One of the most significant changes in Minecraft 1.3 sees a variety of additional actions give the player experience, including mining ores and smelting items in the furnace. This just seems “right” as much more of the game contributes to your experience of it, and makes upgrading items a much faster process. You still don’t get to choose what enchantments your item receives, but the faster process somewhat combats the randomness.

Experience points can now be earned through mining and smelting ores.

A new gameplay mode has also been added, Adventure Mode, which is suited for player-constructed adventure maps.

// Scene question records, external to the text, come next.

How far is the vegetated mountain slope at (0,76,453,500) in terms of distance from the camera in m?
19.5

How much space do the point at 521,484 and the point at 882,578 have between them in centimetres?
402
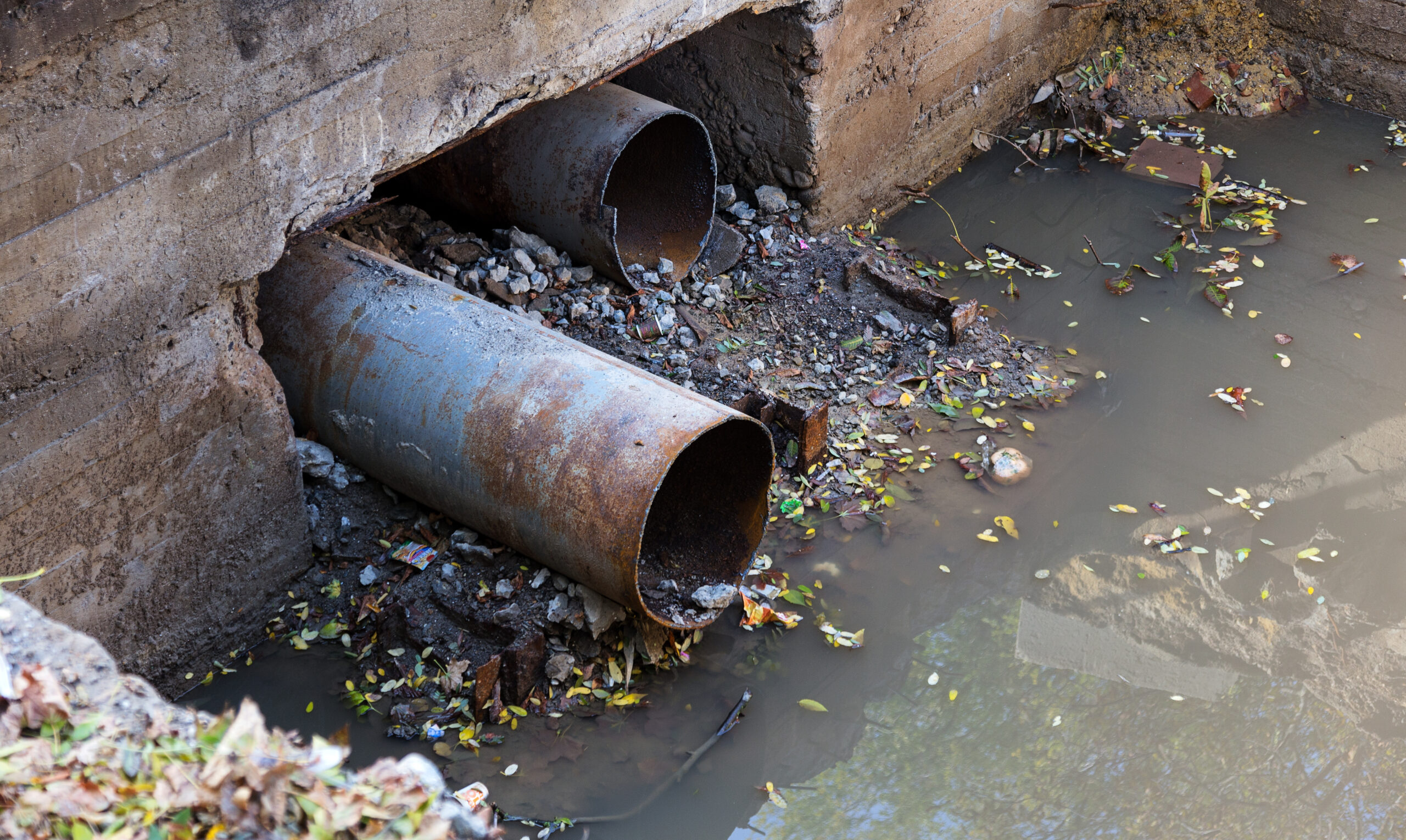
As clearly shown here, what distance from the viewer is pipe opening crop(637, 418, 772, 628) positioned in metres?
3.59

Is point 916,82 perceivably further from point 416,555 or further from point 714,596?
point 416,555

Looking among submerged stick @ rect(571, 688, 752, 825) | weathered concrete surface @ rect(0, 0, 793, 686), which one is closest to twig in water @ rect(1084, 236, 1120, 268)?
weathered concrete surface @ rect(0, 0, 793, 686)

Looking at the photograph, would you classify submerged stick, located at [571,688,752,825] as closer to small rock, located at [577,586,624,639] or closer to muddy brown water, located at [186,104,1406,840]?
muddy brown water, located at [186,104,1406,840]

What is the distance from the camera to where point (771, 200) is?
17.5 ft

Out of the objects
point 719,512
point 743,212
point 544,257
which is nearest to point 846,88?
point 743,212

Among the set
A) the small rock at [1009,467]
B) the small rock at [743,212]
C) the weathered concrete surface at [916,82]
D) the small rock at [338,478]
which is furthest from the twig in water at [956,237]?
the small rock at [338,478]

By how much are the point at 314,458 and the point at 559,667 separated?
3.79ft

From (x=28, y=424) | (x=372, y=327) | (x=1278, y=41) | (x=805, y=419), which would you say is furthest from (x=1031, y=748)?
(x=1278, y=41)

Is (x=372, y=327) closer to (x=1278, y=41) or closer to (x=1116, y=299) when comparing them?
(x=1116, y=299)

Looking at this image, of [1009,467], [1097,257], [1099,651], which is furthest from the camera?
[1097,257]

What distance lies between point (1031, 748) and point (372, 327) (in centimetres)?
258

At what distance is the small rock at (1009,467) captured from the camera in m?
4.24

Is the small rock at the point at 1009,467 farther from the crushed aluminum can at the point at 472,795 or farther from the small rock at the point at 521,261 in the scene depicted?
the crushed aluminum can at the point at 472,795

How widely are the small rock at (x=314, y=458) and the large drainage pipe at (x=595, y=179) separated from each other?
1583 millimetres
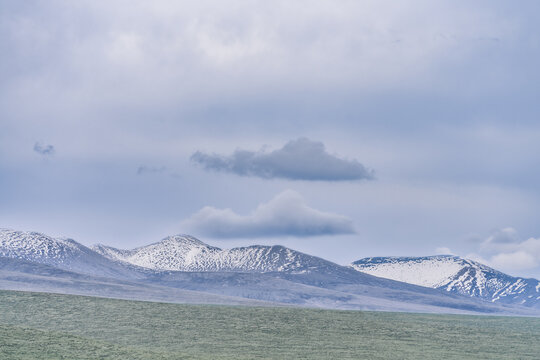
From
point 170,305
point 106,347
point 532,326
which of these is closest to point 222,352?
point 106,347

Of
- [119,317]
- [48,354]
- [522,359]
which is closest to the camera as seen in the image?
[48,354]

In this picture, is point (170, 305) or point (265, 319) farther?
point (170, 305)

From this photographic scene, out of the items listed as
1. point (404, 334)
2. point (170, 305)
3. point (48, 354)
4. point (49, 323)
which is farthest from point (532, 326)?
point (48, 354)

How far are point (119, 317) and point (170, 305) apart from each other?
1951 cm

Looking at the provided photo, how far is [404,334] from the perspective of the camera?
404ft

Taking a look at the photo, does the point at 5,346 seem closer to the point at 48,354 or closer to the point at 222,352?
the point at 48,354

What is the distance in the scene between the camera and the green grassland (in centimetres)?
8175

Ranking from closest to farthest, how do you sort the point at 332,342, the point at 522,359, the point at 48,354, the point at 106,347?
the point at 48,354
the point at 106,347
the point at 522,359
the point at 332,342

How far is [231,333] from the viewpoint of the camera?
373 ft

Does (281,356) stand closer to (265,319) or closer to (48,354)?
(48,354)

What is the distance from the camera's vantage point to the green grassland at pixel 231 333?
81750 millimetres

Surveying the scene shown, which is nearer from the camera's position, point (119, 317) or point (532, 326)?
point (119, 317)

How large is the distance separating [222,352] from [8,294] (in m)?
54.6

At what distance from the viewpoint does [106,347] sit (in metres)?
80.0
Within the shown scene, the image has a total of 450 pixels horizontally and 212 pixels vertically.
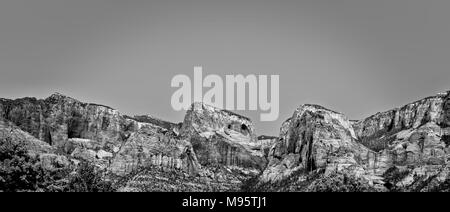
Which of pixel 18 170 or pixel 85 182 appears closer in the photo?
pixel 18 170

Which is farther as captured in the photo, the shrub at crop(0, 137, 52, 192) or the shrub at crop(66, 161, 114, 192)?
the shrub at crop(66, 161, 114, 192)

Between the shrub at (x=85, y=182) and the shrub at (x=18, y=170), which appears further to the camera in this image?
the shrub at (x=85, y=182)

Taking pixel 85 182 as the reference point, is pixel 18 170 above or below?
below
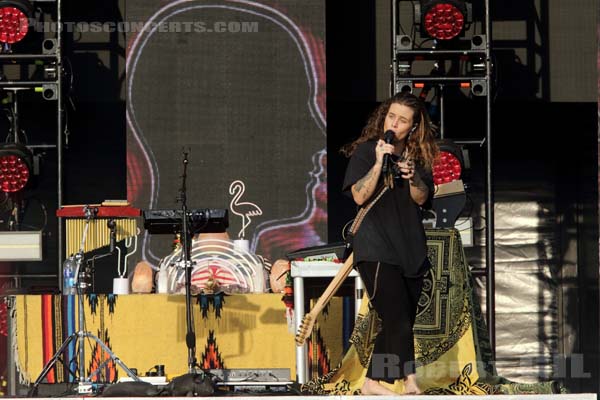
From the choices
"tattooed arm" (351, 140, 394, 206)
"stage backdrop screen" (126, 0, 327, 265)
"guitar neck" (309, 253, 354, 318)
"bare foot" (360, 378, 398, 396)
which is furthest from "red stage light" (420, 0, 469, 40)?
"bare foot" (360, 378, 398, 396)

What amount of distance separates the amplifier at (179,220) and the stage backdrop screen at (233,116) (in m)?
2.13

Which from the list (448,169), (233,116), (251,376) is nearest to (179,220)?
(251,376)

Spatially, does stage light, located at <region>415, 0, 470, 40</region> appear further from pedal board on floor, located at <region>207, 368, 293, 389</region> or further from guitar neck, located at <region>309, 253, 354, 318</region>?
guitar neck, located at <region>309, 253, 354, 318</region>

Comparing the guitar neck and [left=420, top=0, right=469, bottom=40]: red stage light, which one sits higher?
[left=420, top=0, right=469, bottom=40]: red stage light

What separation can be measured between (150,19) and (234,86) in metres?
0.73

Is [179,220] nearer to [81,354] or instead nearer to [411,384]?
[81,354]

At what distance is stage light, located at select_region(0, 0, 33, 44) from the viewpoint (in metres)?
8.90

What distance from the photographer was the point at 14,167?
8.80 m

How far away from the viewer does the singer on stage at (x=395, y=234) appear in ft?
16.7

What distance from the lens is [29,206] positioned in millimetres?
10508

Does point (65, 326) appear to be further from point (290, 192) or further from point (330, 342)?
point (290, 192)

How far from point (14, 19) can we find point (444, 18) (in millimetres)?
2901

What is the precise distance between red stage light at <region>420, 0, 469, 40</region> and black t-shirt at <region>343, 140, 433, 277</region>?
4.02 m

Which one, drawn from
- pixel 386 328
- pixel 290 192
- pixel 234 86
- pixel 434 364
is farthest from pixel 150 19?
Answer: pixel 386 328
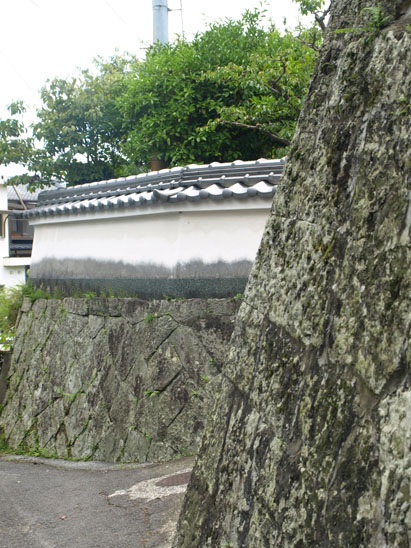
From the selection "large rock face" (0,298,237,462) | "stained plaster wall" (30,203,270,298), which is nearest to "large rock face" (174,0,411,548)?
"large rock face" (0,298,237,462)

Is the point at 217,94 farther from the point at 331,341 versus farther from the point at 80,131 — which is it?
the point at 331,341

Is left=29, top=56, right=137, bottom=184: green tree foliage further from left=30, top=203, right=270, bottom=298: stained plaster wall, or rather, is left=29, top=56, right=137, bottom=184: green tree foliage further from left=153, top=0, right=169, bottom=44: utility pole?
left=30, top=203, right=270, bottom=298: stained plaster wall

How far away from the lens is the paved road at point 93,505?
5316 millimetres

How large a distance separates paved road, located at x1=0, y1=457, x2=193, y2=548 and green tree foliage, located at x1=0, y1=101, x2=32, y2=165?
29.3ft

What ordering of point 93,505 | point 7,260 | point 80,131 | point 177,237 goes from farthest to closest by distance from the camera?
point 7,260 < point 80,131 < point 177,237 < point 93,505

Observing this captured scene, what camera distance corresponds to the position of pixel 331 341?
7.73ft

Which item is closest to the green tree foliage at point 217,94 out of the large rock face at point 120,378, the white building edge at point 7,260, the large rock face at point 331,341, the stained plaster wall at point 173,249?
the stained plaster wall at point 173,249

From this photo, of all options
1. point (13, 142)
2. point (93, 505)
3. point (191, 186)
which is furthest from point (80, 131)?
point (93, 505)

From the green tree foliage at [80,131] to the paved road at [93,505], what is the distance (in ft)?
29.4

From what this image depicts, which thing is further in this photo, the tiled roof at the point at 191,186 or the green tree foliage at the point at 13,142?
the green tree foliage at the point at 13,142

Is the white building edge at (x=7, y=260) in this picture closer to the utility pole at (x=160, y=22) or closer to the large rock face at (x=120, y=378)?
the utility pole at (x=160, y=22)

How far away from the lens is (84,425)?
876 centimetres

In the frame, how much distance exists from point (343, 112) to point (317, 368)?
1164 millimetres

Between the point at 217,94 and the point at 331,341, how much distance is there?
11.1 meters
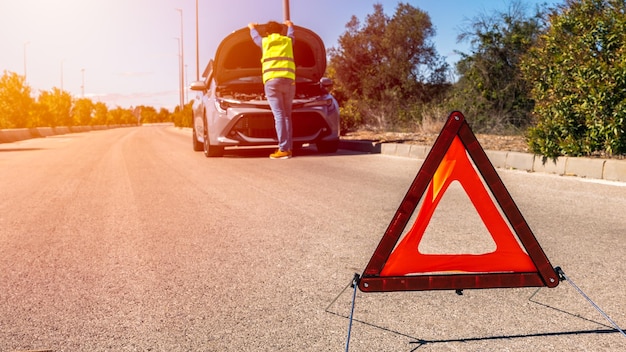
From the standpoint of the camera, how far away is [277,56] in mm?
10992

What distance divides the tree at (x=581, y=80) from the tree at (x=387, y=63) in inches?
526

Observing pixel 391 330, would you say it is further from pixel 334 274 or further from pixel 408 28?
pixel 408 28

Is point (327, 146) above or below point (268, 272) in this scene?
above

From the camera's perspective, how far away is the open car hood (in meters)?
12.2

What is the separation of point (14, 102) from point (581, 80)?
41.5 m

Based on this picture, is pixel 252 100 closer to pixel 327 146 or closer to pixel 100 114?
pixel 327 146

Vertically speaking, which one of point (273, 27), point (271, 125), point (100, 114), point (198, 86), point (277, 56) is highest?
point (273, 27)

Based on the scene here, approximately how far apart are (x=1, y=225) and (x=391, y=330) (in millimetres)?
3931

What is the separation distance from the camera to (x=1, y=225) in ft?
18.1

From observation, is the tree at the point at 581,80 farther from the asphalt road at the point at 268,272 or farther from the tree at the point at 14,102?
the tree at the point at 14,102

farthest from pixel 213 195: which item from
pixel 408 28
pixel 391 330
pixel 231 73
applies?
pixel 408 28

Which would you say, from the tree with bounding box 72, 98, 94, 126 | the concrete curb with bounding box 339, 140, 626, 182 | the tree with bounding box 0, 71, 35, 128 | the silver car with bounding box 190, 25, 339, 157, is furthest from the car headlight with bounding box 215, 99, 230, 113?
the tree with bounding box 72, 98, 94, 126

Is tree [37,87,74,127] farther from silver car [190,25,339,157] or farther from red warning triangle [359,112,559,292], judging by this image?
red warning triangle [359,112,559,292]

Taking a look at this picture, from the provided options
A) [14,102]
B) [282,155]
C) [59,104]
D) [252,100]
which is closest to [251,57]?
[252,100]
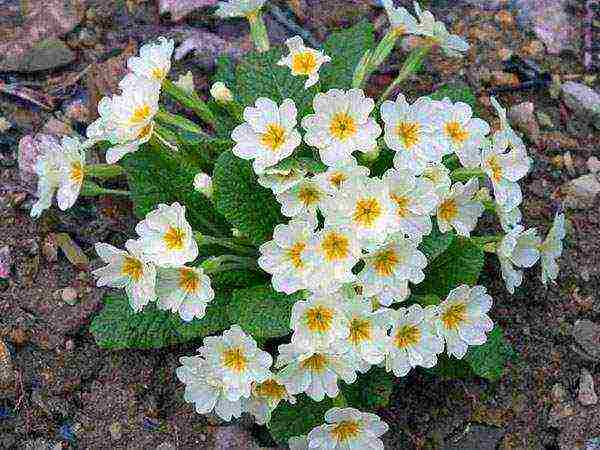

This mode, which is in it’s early stages of development, does not allow players to destroy, harvest and place blocks in a traditional way. Instead, most of the users action is limited to controls and redstone items, which limits a player’s ability to cheat. Naturally, for adventure map players and builders, it’s a welcome addition.

As would be expected, the update adds new items to the game, all of which are definitely beneficial to the game. These include Ender Chests, a special type of chest that allows you to access the same inventory from any Ender Chest, tripwires, writeable books and farmable cocoa beans. None of the new objects or changes to existing ones are bad or negative to the game, although some tweaks might not be to your satisfaction since they involve more work on your part.

Two of the new objects added in the update, a tripwire hook and an Ender Chest.

You can view a pretty extensive list of updates in Minecraft 1.3 on Reddit. The update only confirms Minecraft’s value through Mojang’s constant, feature-packed updates. Even at the time of writing this review, days before the official Minecraft 1.3 release, the game’s developers are already at work on developing features for future updates, which look promising.

Conclusion

At face value, Minecraft’s premise isn’t going to appeal to everyone. It’s a sandbox to a further extent than games like The Sims, that still offer the player significant story-based and RPG aspects. However, Minecraft is more a tool than game and it’s fun is a product of how you choose to play with it. You can construct amazingly detailed buildings or use the tools to create adventure maps to share with other players. You can construct arenas to play the mini-games that are a product of community invention or just explore the lands.

It’s a fun game, and comes at an amazing value at $26.95 for essentially infinite replayability. The 1.3 update only cements that further, with Mojang’s commitment to bringing free updates that add significant batches of new content and gameplay. With the new objects, trading and experience systems, LAN multiplayer feature and more, Minecraft 1.3 gets a definite thumbs-up from us!